Copy everything in the listing below from the line containing "237) in centimetres?" down to the line containing "the point at 149,280 <", including both of those lines, without changing anything.

DATASET EXTRACT:

◆ ◆ ◆ ◆

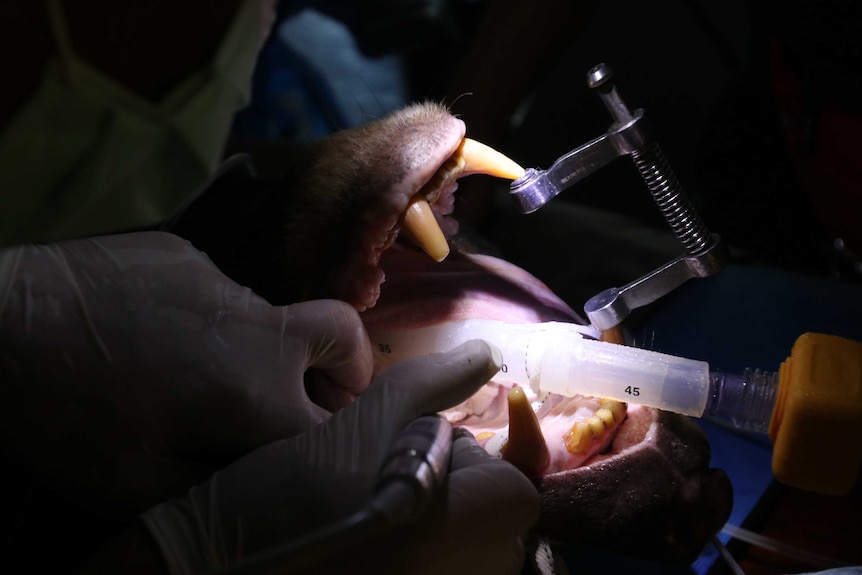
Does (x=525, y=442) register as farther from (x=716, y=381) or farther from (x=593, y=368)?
(x=716, y=381)

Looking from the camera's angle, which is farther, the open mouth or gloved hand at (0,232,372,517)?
the open mouth

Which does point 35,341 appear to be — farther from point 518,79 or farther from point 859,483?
point 518,79

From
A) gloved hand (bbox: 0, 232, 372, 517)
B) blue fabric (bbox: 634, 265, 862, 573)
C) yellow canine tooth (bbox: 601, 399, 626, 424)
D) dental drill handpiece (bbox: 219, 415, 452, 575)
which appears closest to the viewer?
dental drill handpiece (bbox: 219, 415, 452, 575)

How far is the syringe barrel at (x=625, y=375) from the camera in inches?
39.4

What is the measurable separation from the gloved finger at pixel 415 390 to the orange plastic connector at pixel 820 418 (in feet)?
1.13

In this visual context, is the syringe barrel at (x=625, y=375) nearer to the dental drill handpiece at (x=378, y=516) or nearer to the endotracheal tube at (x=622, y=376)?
the endotracheal tube at (x=622, y=376)

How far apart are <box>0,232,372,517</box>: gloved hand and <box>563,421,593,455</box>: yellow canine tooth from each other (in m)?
0.32

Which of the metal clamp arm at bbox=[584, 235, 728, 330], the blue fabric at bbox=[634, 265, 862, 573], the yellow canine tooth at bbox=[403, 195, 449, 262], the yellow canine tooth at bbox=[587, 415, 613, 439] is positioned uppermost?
the yellow canine tooth at bbox=[403, 195, 449, 262]

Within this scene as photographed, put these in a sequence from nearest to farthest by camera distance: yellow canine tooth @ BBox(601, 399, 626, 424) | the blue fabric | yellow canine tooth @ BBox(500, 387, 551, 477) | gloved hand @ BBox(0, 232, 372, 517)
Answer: gloved hand @ BBox(0, 232, 372, 517) < yellow canine tooth @ BBox(500, 387, 551, 477) < yellow canine tooth @ BBox(601, 399, 626, 424) < the blue fabric

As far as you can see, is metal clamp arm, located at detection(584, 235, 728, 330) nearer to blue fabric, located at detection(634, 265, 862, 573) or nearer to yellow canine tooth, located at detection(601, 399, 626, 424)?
yellow canine tooth, located at detection(601, 399, 626, 424)

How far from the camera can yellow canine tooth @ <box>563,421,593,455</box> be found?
3.46ft

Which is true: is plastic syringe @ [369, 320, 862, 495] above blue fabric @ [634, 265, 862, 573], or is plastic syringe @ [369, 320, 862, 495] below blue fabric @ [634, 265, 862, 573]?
above

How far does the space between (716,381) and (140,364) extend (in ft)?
2.32

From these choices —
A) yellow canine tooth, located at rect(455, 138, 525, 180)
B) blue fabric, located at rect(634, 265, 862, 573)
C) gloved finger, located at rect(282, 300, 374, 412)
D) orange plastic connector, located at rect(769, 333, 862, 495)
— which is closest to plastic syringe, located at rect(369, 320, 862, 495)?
orange plastic connector, located at rect(769, 333, 862, 495)
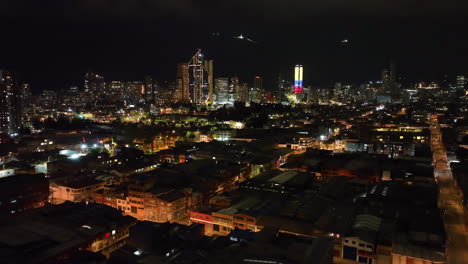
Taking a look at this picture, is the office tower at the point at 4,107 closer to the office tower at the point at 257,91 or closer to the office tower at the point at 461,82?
the office tower at the point at 257,91

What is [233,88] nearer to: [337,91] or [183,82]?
[183,82]

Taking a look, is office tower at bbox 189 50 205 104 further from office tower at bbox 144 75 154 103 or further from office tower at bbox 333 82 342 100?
office tower at bbox 333 82 342 100

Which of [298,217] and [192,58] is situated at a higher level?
[192,58]

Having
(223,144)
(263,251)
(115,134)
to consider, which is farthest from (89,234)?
(115,134)

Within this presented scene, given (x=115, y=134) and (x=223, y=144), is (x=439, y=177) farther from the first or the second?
(x=115, y=134)

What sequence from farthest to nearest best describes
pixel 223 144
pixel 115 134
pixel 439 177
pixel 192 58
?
pixel 192 58 → pixel 115 134 → pixel 223 144 → pixel 439 177

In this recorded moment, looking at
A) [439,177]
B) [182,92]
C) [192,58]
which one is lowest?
[439,177]

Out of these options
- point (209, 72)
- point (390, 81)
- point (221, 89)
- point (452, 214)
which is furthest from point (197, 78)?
point (452, 214)

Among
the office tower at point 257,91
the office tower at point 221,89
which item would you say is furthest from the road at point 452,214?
the office tower at point 257,91
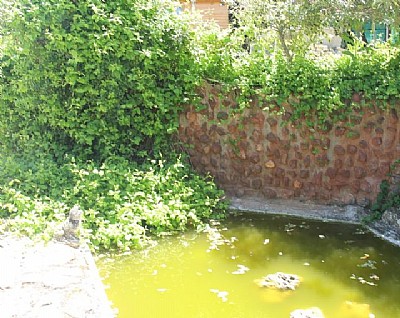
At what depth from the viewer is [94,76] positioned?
732cm

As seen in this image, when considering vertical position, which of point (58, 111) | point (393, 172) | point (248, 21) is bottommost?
point (393, 172)

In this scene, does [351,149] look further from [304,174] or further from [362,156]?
[304,174]

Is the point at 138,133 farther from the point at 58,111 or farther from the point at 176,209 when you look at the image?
the point at 176,209

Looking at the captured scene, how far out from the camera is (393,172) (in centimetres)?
684

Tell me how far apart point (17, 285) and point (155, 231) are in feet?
7.47

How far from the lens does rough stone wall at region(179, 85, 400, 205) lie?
22.7 feet

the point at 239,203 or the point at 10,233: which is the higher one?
the point at 10,233

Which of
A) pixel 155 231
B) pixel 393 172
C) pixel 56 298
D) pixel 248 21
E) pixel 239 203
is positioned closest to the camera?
pixel 56 298

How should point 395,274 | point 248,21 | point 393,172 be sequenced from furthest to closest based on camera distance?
point 248,21
point 393,172
point 395,274

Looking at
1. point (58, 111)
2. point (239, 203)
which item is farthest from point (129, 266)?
point (58, 111)

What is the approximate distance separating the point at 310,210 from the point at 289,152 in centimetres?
80

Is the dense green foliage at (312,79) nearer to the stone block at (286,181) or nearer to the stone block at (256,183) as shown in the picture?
the stone block at (286,181)

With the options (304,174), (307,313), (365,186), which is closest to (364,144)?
(365,186)

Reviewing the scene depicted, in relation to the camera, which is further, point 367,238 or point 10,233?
point 367,238
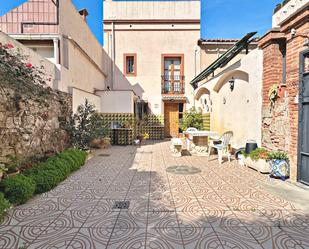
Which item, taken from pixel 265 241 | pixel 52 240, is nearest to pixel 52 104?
pixel 52 240

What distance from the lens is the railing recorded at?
13000 millimetres

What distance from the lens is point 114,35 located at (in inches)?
508

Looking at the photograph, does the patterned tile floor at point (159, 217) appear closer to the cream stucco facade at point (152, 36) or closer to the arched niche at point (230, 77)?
the arched niche at point (230, 77)

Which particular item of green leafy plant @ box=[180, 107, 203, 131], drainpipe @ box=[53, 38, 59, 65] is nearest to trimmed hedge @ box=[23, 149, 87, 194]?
drainpipe @ box=[53, 38, 59, 65]

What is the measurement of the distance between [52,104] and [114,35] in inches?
346

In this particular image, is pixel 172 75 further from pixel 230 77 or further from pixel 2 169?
pixel 2 169

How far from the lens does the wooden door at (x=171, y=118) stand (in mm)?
13188

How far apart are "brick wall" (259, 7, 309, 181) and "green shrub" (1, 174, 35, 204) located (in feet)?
17.9

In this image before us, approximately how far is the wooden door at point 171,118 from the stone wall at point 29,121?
760 centimetres

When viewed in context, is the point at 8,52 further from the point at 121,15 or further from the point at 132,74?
the point at 121,15

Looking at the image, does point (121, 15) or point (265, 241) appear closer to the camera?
point (265, 241)

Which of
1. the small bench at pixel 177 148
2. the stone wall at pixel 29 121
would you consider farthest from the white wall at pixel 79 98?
the small bench at pixel 177 148

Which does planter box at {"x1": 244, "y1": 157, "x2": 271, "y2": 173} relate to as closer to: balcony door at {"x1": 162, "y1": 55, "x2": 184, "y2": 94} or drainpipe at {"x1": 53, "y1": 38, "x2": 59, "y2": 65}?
drainpipe at {"x1": 53, "y1": 38, "x2": 59, "y2": 65}

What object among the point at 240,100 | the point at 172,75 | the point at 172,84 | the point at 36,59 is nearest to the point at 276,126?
the point at 240,100
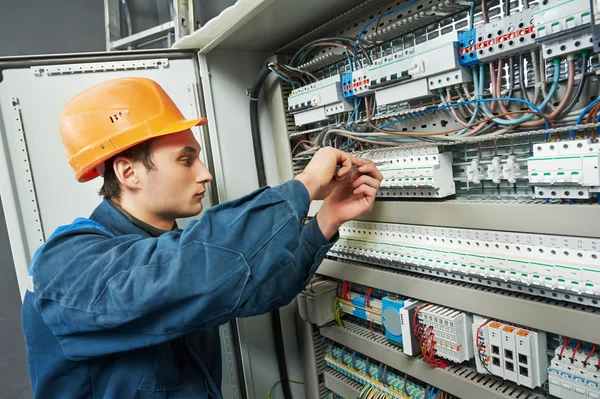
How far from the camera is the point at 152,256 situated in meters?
0.68

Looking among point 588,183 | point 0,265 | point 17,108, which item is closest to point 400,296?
point 588,183

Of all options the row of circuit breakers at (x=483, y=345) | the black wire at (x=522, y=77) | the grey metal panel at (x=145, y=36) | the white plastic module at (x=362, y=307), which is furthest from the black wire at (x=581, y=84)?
the grey metal panel at (x=145, y=36)

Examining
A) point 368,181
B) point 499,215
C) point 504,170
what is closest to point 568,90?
point 504,170

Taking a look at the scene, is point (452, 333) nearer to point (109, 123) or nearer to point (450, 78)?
point (450, 78)

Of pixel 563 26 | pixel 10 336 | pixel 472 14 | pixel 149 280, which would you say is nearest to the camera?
pixel 149 280

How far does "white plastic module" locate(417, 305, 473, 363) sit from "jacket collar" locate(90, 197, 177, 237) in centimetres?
90

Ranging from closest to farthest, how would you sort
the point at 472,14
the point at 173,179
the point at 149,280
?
the point at 149,280 < the point at 173,179 < the point at 472,14

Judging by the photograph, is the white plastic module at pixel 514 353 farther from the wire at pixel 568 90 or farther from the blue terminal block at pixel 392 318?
the wire at pixel 568 90

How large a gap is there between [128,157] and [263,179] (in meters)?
0.84

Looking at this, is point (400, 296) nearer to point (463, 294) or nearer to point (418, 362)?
point (418, 362)

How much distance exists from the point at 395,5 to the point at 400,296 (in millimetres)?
1051

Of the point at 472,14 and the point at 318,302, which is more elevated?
the point at 472,14

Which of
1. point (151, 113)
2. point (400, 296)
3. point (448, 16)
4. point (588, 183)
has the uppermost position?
point (448, 16)

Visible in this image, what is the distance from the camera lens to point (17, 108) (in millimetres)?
1387
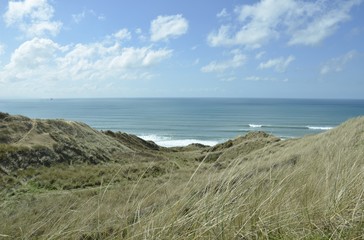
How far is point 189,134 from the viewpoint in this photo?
77.9 m

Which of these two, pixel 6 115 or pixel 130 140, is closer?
pixel 6 115

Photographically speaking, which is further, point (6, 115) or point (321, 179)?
point (6, 115)

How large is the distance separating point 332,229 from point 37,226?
220 cm

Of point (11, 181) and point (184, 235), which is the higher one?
point (184, 235)

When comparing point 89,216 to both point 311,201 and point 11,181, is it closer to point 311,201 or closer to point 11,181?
point 311,201

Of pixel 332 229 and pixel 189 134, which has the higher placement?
pixel 332 229

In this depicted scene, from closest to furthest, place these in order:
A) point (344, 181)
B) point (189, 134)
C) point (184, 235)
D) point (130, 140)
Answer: point (184, 235) → point (344, 181) → point (130, 140) → point (189, 134)

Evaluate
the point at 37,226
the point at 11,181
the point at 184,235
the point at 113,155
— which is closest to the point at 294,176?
the point at 184,235

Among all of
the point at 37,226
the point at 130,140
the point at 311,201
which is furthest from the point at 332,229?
the point at 130,140

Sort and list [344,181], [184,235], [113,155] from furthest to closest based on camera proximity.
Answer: [113,155], [344,181], [184,235]

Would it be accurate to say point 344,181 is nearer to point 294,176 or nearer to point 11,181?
point 294,176

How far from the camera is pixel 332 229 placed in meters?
2.61

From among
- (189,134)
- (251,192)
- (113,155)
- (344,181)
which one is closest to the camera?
(251,192)

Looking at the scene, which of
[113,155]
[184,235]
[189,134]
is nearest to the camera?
[184,235]
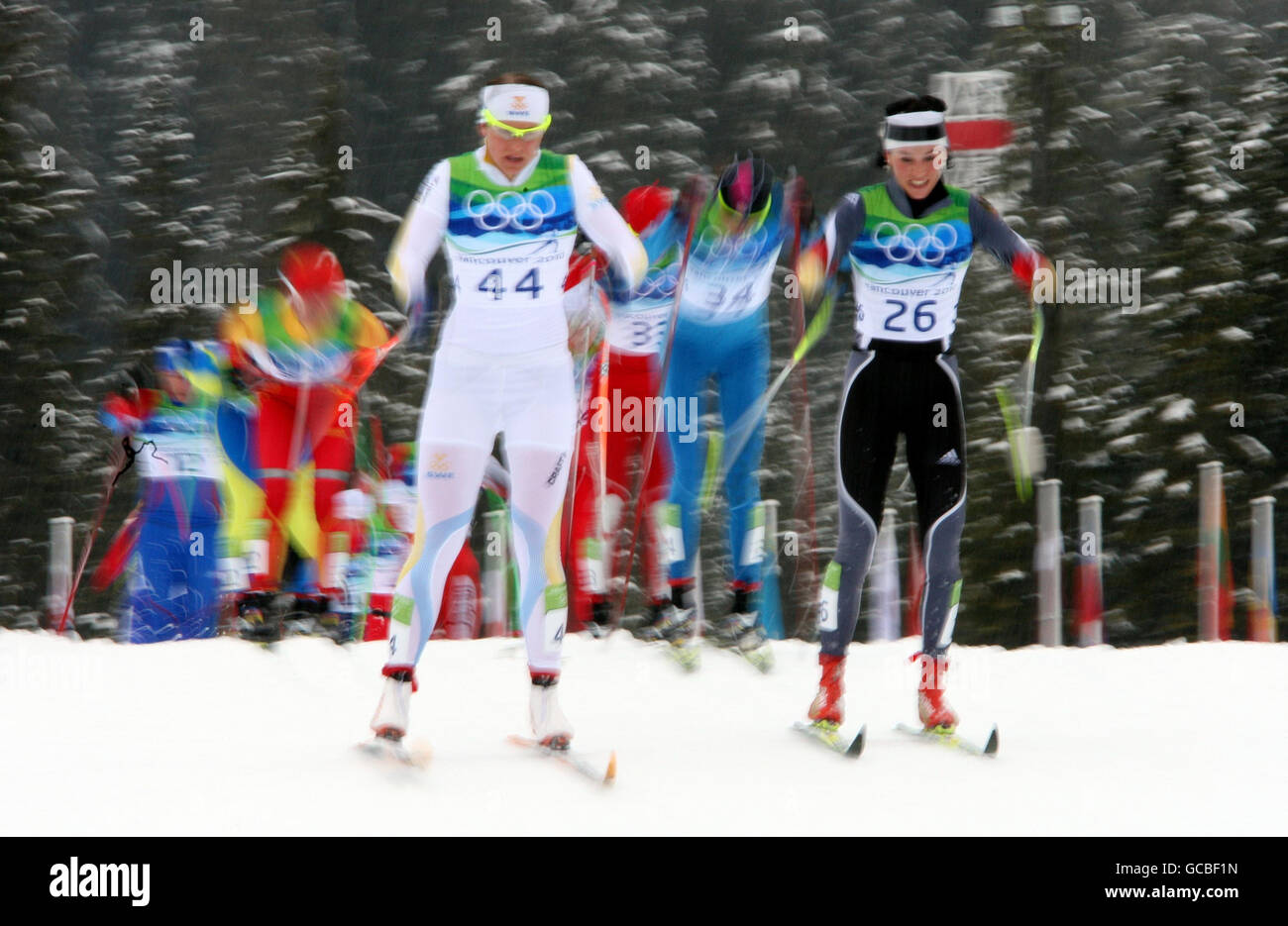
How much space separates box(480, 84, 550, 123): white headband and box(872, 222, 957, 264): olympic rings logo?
4.89 ft

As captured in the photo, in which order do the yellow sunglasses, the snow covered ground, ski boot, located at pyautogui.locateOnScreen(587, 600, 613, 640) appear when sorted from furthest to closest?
ski boot, located at pyautogui.locateOnScreen(587, 600, 613, 640) < the yellow sunglasses < the snow covered ground

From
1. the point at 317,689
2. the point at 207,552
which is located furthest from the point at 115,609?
the point at 317,689

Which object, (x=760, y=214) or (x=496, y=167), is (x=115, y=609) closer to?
(x=760, y=214)

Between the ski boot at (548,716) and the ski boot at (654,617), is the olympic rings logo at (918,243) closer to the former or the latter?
the ski boot at (548,716)

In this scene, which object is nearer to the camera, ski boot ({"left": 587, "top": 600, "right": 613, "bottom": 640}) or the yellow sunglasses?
the yellow sunglasses

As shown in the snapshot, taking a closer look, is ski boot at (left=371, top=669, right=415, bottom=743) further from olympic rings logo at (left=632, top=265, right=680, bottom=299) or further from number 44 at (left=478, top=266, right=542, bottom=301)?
olympic rings logo at (left=632, top=265, right=680, bottom=299)

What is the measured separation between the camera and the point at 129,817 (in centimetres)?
510

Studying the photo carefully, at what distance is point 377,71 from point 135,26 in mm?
4162

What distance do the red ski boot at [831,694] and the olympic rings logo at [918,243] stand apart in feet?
5.36

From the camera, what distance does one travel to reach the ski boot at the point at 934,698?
21.1 feet

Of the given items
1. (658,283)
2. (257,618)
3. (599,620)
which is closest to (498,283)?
(658,283)

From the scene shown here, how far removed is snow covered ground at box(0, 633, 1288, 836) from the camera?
17.2 ft

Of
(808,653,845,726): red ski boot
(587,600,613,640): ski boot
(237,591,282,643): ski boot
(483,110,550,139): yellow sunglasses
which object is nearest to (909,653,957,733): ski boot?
(808,653,845,726): red ski boot

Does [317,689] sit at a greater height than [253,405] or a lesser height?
lesser
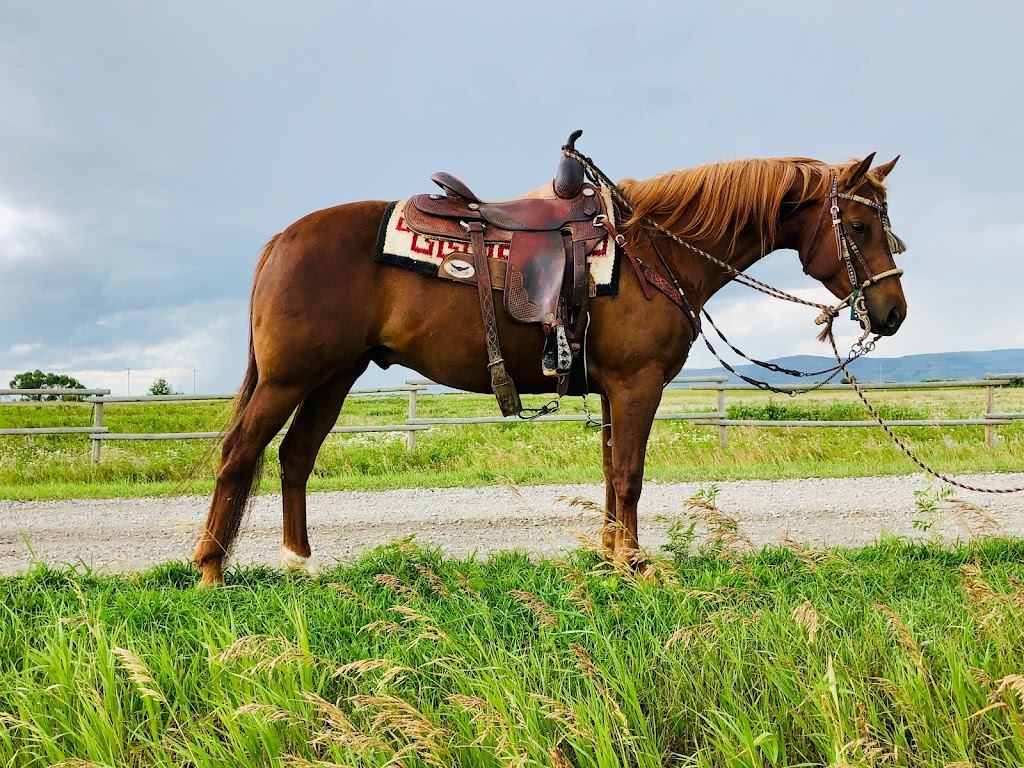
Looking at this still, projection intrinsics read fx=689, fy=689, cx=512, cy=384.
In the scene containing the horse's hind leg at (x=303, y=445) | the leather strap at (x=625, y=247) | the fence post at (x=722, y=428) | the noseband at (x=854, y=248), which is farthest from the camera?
the fence post at (x=722, y=428)

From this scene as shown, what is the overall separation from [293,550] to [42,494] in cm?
635

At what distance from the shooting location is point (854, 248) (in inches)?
179

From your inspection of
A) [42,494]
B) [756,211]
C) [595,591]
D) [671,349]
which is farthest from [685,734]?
[42,494]

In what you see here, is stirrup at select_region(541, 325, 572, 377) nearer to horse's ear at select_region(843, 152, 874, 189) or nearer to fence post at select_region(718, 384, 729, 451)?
horse's ear at select_region(843, 152, 874, 189)

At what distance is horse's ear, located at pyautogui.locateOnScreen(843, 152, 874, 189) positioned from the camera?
438cm

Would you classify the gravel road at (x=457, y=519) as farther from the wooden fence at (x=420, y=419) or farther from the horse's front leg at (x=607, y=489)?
the wooden fence at (x=420, y=419)

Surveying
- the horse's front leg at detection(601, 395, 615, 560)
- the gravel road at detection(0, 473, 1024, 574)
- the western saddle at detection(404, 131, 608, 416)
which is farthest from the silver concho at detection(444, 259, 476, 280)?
the gravel road at detection(0, 473, 1024, 574)

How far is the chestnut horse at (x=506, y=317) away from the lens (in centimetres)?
427

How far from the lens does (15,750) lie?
8.43 ft

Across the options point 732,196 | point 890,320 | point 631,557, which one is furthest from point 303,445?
point 890,320

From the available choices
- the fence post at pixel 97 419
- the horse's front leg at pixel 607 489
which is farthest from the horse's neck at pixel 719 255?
the fence post at pixel 97 419

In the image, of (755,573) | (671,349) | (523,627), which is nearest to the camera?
(523,627)

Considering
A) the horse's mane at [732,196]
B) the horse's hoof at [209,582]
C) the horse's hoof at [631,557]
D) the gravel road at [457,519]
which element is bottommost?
the gravel road at [457,519]

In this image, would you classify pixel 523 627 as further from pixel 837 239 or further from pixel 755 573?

◆ ◆ ◆ ◆

EXERCISE OUTPUT:
How far does "white plastic module" locate(417, 305, 473, 363) sit from "jacket collar" locate(90, 197, 177, 237) in centimetres?
90

Ranging from closest to farthest, how would you sort
the point at 472,14
the point at 173,179
the point at 149,280
?
the point at 149,280 < the point at 173,179 < the point at 472,14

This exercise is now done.